My peach and apricot trees were just as productive. I made jam and pies, some of which are still in the freezer.
This year is looking promising as well. I already have a few tomatoes and blooms on my plants and my fruit trees are overflowing with fruit.
I’m just hoping what’s there stays put. I don’t know why early spring, just as the fruit is setting, has to have at least one wind storm with 50 mph gusts.
I went out to check on my trees Tuesday evening and found what appeared to be half of my plums on the ground. I was devastated and heartbroken. I didn’t have the courage to check Wednesday morning and know I will be saddened when the wind dies down and I have to pick up all the tiny plums that didn’t survive.
There were a few apricots, too, big ones. But overall, they seem hardier.
The wind also damaged one of the tomato plants, breaking a limb on the cage that was designed to support and protect it.
Maybe the storm was just a way to get me to spend more time in the garden — nature’s way of inviting me to provide a little more TLC, coaxing and encouragement for the plants and trees.
For those who don’t have a yard to plant a garden, there are options.

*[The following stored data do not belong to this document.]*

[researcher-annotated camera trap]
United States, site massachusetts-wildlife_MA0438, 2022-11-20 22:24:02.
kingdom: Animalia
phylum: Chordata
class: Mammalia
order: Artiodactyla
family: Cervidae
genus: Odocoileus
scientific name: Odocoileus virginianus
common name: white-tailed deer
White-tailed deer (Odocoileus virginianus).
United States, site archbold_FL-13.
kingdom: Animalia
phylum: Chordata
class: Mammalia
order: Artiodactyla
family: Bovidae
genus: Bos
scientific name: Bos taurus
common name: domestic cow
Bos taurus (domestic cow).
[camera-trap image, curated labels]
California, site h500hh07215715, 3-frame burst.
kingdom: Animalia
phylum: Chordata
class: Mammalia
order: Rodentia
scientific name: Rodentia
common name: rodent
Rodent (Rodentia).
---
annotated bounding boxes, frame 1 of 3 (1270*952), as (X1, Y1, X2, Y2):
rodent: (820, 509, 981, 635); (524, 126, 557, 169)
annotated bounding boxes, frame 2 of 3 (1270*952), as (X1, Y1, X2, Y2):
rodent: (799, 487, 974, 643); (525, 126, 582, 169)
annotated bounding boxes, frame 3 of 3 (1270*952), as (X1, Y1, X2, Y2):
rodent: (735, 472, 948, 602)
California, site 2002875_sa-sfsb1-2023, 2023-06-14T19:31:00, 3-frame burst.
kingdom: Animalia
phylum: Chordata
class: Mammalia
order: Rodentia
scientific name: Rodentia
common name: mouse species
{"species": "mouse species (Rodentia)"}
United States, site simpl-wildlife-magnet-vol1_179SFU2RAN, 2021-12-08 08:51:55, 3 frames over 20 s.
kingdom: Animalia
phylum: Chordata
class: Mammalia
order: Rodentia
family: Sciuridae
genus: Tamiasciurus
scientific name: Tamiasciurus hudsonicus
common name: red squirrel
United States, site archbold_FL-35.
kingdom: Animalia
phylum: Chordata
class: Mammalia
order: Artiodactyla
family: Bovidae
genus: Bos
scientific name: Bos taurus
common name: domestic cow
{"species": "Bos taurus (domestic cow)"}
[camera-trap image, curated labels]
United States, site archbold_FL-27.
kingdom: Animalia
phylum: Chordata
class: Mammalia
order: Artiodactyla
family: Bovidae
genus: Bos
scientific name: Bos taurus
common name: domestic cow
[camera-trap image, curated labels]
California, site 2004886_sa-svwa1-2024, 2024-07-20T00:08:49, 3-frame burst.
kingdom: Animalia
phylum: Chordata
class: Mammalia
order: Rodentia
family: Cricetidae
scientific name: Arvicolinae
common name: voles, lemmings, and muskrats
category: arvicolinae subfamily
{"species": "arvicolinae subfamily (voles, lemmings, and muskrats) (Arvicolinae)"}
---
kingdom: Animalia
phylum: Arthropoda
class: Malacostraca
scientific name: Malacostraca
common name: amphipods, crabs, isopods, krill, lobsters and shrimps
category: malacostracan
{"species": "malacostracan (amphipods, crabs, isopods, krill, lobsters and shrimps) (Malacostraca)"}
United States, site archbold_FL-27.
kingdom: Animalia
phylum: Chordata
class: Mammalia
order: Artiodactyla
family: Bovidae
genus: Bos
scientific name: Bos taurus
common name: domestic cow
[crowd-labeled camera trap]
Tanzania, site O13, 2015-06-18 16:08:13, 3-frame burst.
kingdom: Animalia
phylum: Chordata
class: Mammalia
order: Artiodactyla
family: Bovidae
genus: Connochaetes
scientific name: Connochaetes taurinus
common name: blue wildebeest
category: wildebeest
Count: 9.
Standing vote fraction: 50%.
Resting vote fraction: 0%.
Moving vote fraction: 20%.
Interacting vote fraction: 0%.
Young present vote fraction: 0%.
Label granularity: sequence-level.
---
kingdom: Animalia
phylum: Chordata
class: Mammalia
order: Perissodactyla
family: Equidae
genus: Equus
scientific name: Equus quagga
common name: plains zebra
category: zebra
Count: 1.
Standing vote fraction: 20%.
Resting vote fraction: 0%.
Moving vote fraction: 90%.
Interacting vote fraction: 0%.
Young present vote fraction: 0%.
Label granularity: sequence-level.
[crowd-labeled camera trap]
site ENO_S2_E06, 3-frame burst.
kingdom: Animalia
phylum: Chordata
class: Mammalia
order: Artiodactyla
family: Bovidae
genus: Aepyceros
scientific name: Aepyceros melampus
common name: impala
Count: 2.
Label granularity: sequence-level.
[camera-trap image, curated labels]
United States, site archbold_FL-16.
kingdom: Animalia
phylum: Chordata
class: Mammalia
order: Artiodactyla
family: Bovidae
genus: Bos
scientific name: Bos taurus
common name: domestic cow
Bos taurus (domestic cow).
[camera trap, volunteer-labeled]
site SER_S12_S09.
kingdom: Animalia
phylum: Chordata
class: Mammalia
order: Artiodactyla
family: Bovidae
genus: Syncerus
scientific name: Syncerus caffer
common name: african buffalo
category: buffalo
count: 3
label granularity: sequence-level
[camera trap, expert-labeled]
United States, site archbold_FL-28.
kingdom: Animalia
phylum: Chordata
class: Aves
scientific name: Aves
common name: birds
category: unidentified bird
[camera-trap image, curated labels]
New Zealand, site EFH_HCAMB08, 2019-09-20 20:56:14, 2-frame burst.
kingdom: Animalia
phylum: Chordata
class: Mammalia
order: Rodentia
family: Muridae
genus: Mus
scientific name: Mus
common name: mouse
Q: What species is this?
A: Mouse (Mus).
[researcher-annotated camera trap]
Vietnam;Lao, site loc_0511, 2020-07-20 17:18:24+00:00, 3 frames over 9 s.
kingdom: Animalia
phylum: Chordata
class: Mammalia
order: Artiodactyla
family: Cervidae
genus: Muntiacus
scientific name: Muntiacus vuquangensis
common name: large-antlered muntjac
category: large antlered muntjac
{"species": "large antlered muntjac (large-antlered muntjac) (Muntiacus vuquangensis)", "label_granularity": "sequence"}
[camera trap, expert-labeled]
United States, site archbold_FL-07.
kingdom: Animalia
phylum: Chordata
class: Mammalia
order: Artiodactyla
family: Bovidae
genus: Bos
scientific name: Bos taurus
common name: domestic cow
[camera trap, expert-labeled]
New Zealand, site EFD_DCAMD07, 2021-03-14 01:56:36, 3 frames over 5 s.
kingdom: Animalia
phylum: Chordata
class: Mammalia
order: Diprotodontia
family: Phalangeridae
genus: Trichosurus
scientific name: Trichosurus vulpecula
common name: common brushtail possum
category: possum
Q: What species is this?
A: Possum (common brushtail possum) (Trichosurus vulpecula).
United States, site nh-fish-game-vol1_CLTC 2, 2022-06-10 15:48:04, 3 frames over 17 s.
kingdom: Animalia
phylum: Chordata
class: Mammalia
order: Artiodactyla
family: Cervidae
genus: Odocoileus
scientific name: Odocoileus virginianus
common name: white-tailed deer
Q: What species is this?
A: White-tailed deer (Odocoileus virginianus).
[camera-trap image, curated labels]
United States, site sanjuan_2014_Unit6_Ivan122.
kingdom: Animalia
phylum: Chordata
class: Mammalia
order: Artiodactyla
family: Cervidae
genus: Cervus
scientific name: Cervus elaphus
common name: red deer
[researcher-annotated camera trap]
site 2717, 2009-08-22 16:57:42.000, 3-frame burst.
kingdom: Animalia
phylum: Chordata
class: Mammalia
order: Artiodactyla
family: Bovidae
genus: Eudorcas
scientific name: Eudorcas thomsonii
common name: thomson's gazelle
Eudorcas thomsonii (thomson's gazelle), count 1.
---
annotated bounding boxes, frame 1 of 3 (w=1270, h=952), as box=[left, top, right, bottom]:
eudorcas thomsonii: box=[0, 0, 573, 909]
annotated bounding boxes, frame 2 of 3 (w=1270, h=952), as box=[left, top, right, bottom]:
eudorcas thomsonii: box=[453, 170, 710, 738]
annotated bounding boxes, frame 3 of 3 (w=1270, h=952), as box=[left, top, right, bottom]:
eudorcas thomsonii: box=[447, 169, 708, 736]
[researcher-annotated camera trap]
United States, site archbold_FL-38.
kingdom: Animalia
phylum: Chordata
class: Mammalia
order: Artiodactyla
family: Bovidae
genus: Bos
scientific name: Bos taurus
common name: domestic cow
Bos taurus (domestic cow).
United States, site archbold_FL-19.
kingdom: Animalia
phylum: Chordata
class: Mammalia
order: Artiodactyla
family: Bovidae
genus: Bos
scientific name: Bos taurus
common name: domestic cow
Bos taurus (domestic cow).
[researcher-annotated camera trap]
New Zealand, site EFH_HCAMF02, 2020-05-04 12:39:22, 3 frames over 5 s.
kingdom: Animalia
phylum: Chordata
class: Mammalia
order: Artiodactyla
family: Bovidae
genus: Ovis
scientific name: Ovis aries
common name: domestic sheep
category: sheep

Container gardens, pots on the window sill and the town’s community garden are all excellent options and each will provide the same type of joy when harvest season comes around.
If you have no interest or time to invest in planting and tending to a garden of your own, please make time Sunday to celebrate National Gardening Day by visiting a garden of your choice. You’re bound to reap bountiful rewards.